In light of the issues outlined above, FLAC is asking that the Bill does not proceed.

Given the urgency of this matter, I am copying this correspondence the Minister for Children, Disability and Equality, the Chief Commissioner of the Irish Human Rights and Equality Commission, and the Chairperson and members of the Joint Oireachtas Committee on Housing, Local Government and Heritage.

I look forward to your reply.

Yours sincerely,

 Eilis Barry

FLAC Chief Executive

 


[1] FLAC (2026), Preliminary Analysis of Part 2 of the Housing and Residential Tenancies (Miscellaneous Provisions) Bill 2026.

[2] Section 2 of the Housing Act 1988 is the statutory basis for determining whether someone is homeless. If a person has no accommodation available which they could reasonably occupy and cannot provide for accommodation from their own resources, they are legally homeless. Section 10 of the 1988 Act affords local authorities broad powers to provide accommodation and financial assistance to persons assessed as homeless pursuant to section 2.

[3] That Committee recommended that: “A provision should be included in the [social housing] legislation setting out explicitly that the HRC for the purposes of social housing does not and should not affect an individual’s or a household’s eligibility for access to emergency accommodation.”

[4] Department of Children.

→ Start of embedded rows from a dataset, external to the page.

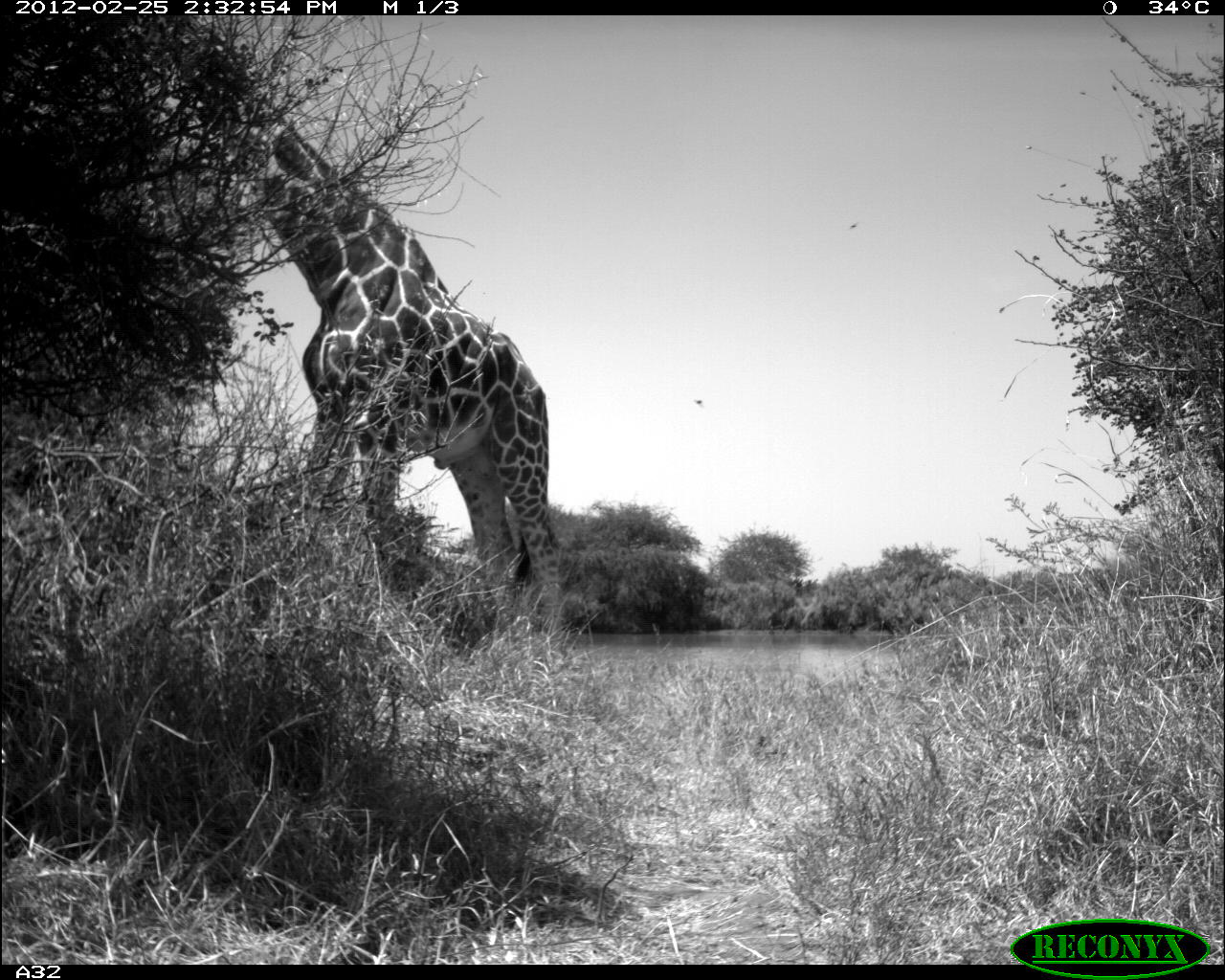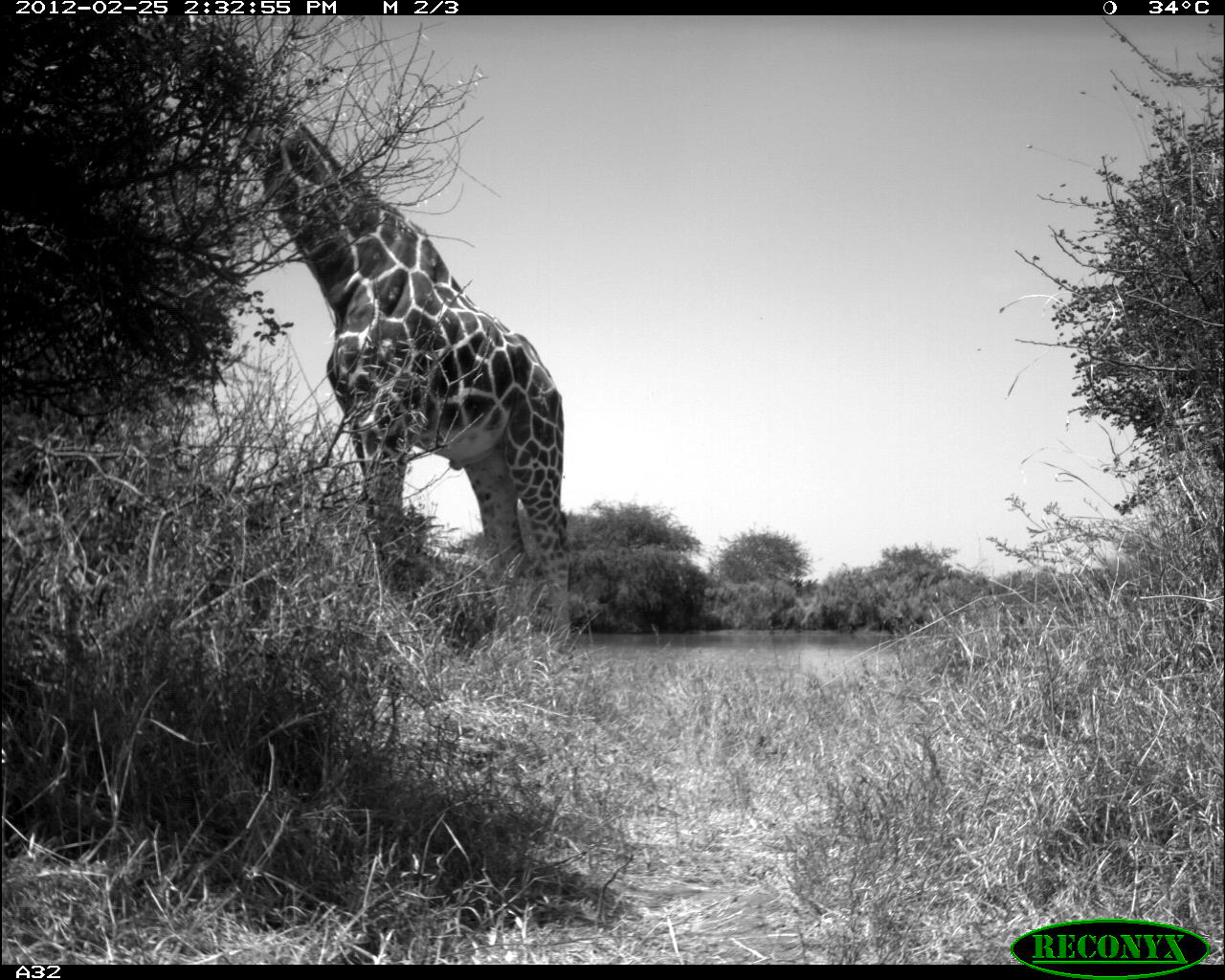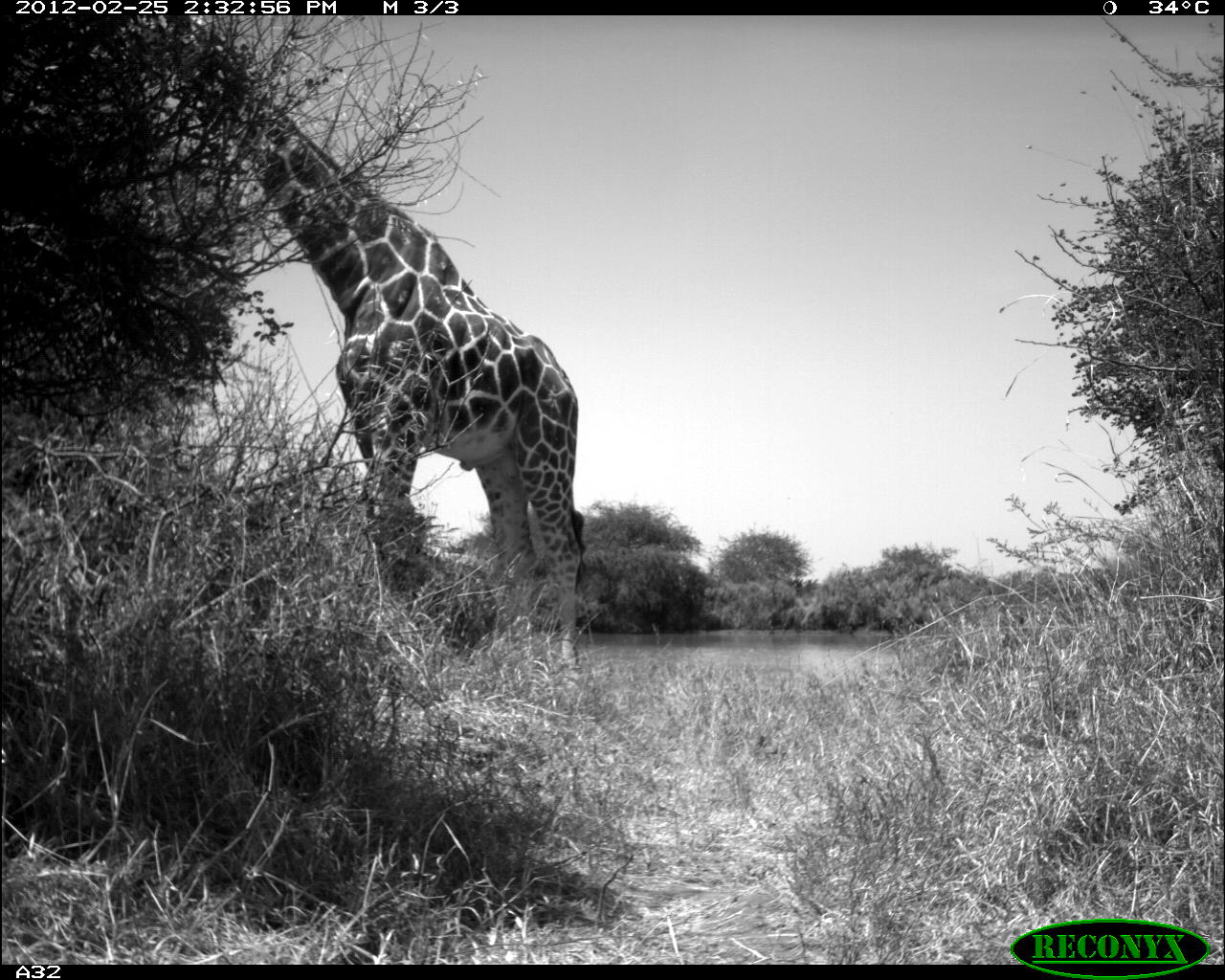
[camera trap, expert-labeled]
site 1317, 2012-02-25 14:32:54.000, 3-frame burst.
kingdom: Animalia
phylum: Chordata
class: Mammalia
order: Artiodactyla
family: Giraffidae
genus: Giraffa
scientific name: Giraffa camelopardalis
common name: giraffe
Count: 1.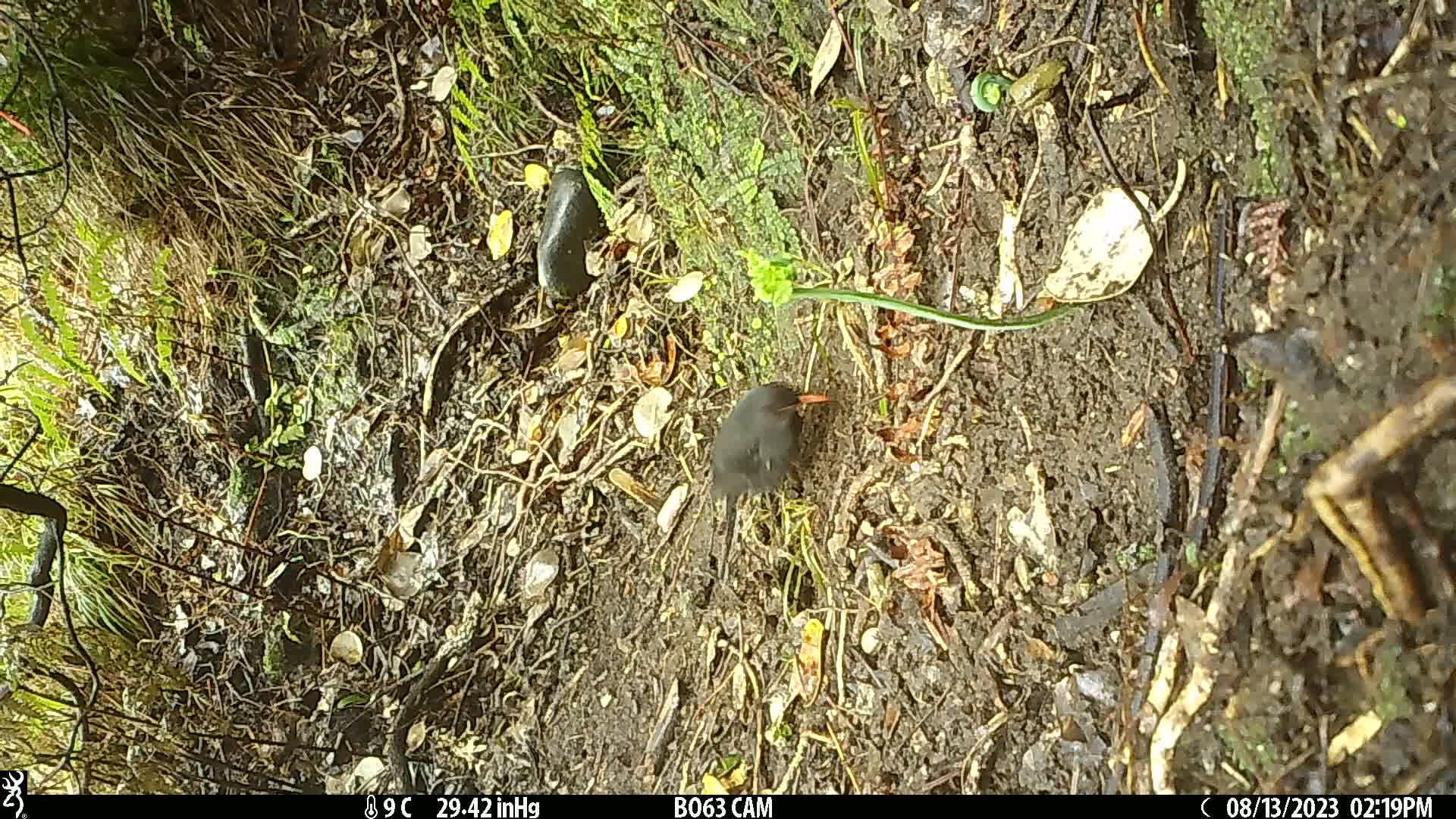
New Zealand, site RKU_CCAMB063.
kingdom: Animalia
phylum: Chordata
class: Aves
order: Passeriformes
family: Turdidae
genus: Turdus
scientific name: Turdus merula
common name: eurasian blackbird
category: blackbird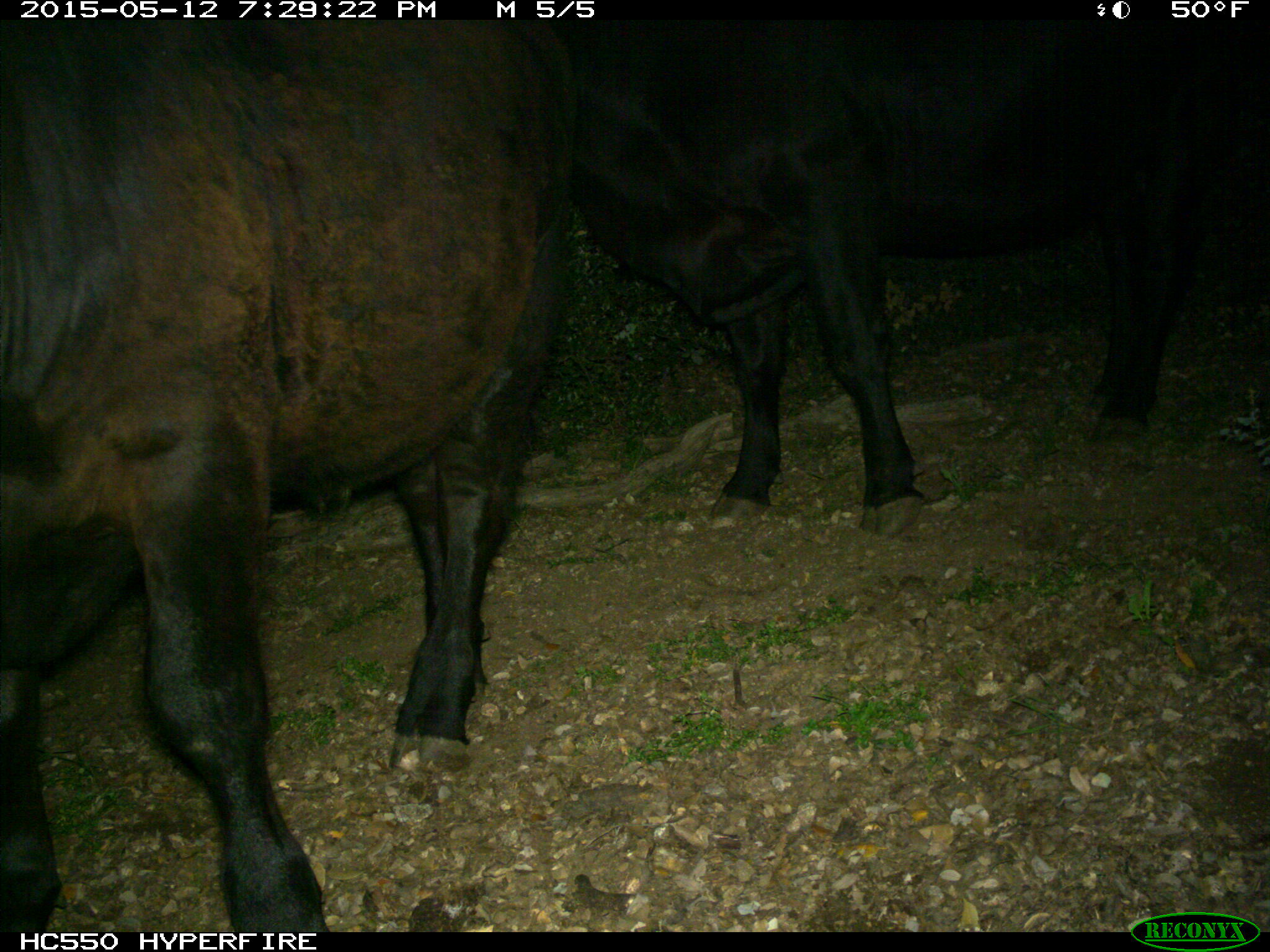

Equality, Disability, Integration & You (2024), National Traveller and Roma Inclusion Strategy II 2024-2028, pp.44-5.

[5] People resident in emergency accommodation may enjoy the protection of the dwelling provided for under Article 40.5 of the Constitution which requires strong procedural safeguards and a proportionality assessment before they can be evicted or moved on. In McDonagh v Clare County Council [2022] IESC 2, the Supreme Court adopted an expansive definition of the ‘dwelling’ which only requires a person asserting the protections afforded by Article 40.5 to show that they actually reside in a specific place.

[6] As we have set out previously, those provisions could massively increase the risk of homelessness for non-Irish nationals and minority ethnic and migrant communities who may struggle to demonstrate that they meet the strict new conditions for access to social housing supports. Given the proposed amendments to the 2026 Bill which will similarly act as a barrier to non-Irish nationals accessing emergency accommodation, the likely consequence of the new conditions may be a rise in people with no access to basic shelter of any kind.

[7] Comptroller and Auditor General (2021), Report on the Accounts of the Public Services 2020, Chapter 10: “Management of Social Welfare Appeals”.